Directions for this task: Reproduce the full listing exactly.

Given data:

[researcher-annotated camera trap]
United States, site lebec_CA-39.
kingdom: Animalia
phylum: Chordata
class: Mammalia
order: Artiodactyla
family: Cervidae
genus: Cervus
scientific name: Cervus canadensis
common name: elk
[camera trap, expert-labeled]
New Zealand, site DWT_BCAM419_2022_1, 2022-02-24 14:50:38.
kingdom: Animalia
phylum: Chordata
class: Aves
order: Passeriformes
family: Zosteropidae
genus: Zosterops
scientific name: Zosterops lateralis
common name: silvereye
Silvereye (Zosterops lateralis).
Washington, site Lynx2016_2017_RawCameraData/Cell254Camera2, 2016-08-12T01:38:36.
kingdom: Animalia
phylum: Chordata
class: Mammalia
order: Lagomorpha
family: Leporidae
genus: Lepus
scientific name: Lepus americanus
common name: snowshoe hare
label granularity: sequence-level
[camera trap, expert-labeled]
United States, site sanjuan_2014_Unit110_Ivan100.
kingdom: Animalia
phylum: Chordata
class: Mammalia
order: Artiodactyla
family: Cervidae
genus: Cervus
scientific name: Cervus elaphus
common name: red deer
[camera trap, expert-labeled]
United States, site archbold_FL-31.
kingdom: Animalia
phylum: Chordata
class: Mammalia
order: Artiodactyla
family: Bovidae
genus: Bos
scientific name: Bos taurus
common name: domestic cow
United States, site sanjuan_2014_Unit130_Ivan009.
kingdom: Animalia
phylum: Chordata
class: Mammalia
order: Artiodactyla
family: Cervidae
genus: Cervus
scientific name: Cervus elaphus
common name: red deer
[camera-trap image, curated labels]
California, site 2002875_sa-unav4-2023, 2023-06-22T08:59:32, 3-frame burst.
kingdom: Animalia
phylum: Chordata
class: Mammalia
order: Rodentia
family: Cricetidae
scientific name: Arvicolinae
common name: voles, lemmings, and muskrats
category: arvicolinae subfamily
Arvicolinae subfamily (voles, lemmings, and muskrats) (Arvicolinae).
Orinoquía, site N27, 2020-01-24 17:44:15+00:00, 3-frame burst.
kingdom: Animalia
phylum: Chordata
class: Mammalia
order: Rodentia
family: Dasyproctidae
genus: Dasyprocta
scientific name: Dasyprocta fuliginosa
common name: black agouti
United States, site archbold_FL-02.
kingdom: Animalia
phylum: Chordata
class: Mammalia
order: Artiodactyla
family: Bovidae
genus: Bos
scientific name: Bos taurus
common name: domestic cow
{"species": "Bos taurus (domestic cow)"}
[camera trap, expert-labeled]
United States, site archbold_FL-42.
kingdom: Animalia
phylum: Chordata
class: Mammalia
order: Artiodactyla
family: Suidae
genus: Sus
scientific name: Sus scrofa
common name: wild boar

Answer to this exercise:
[researcher-annotated camera trap]
United States, site lebec_CA-39.
kingdom: Animalia
phylum: Chordata
class: Mammalia
order: Artiodactyla
family: Cervidae
genus: Cervus
scientific name: Cervus canadensis
common name: elk
[camera trap, expert-labeled]
New Zealand, site DWT_BCAM419_2022_1, 2022-02-24 14:50:38.
kingdom: Animalia
phylum: Chordata
class: Aves
order: Passeriformes
family: Zosteropidae
genus: Zosterops
scientific name: Zosterops lateralis
common name: silvereye
Silvereye (Zosterops lateralis).
Washington, site Lynx2016_2017_RawCameraData/Cell254Camera2, 2016-08-12T01:38:36.
kingdom: Animalia
phylum: Chordata
class: Mammalia
order: Lagomorpha
family: Leporidae
genus: Lepus
scientific name: Lepus americanus
common name: snowshoe hare
label granularity: sequence-level
[camera trap, expert-labeled]
United States, site sanjuan_2014_Unit110_Ivan100.
kingdom: Animalia
phylum: Chordata
class: Mammalia
order: Artiodactyla
family: Cervidae
genus: Cervus
scientific name: Cervus elaphus
common name: red deer
[camera trap, expert-labeled]
United States, site archbold_FL-31.
kingdom: Animalia
phylum: Chordata
class: Mammalia
order: Artiodactyla
family: Bovidae
genus: Bos
scientific name: Bos taurus
common name: domestic cow
United States, site sanjuan_2014_Unit130_Ivan009.
kingdom: Animalia
phylum: Chordata
class: Mammalia
order: Artiodactyla
family: Cervidae
genus: Cervus
scientific name: Cervus elaphus
common name: red deer
[camera-trap image, curated labels]
California, site 2002875_sa-unav4-2023, 2023-06-22T08:59:32, 3-frame burst.
kingdom: Animalia
phylum: Chordata
class: Mammalia
order: Rodentia
family: Cricetidae
scientific name: Arvicolinae
common name: voles, lemmings, and muskrats
category: arvicolinae subfamily
Arvicolinae subfamily (voles, lemmings, and muskrats) (Arvicolinae).
Orinoquía, site N27, 2020-01-24 17:44:15+00:00, 3-frame burst.
kingdom: Animalia
phylum: Chordata
class: Mammalia
order: Rodentia
family: Dasyproctidae
genus: Dasyprocta
scientific name: Dasyprocta fuliginosa
common name: black agouti
United States, site archbold_FL-02.
kingdom: Animalia
phylum: Chordata
class: Mammalia
order: Artiodactyla
family: Bovidae
genus: Bos
scientific name: Bos taurus
common name: domestic cow
{"species": "Bos taurus (domestic cow)"}
[camera trap, expert-labeled]
United States, site archbold_FL-42.
kingdom: Animalia
phylum: Chordata
class: Mammalia
order: Artiodactyla
family: Suidae
genus: Sus
scientific name: Sus scrofa
common name: wild boar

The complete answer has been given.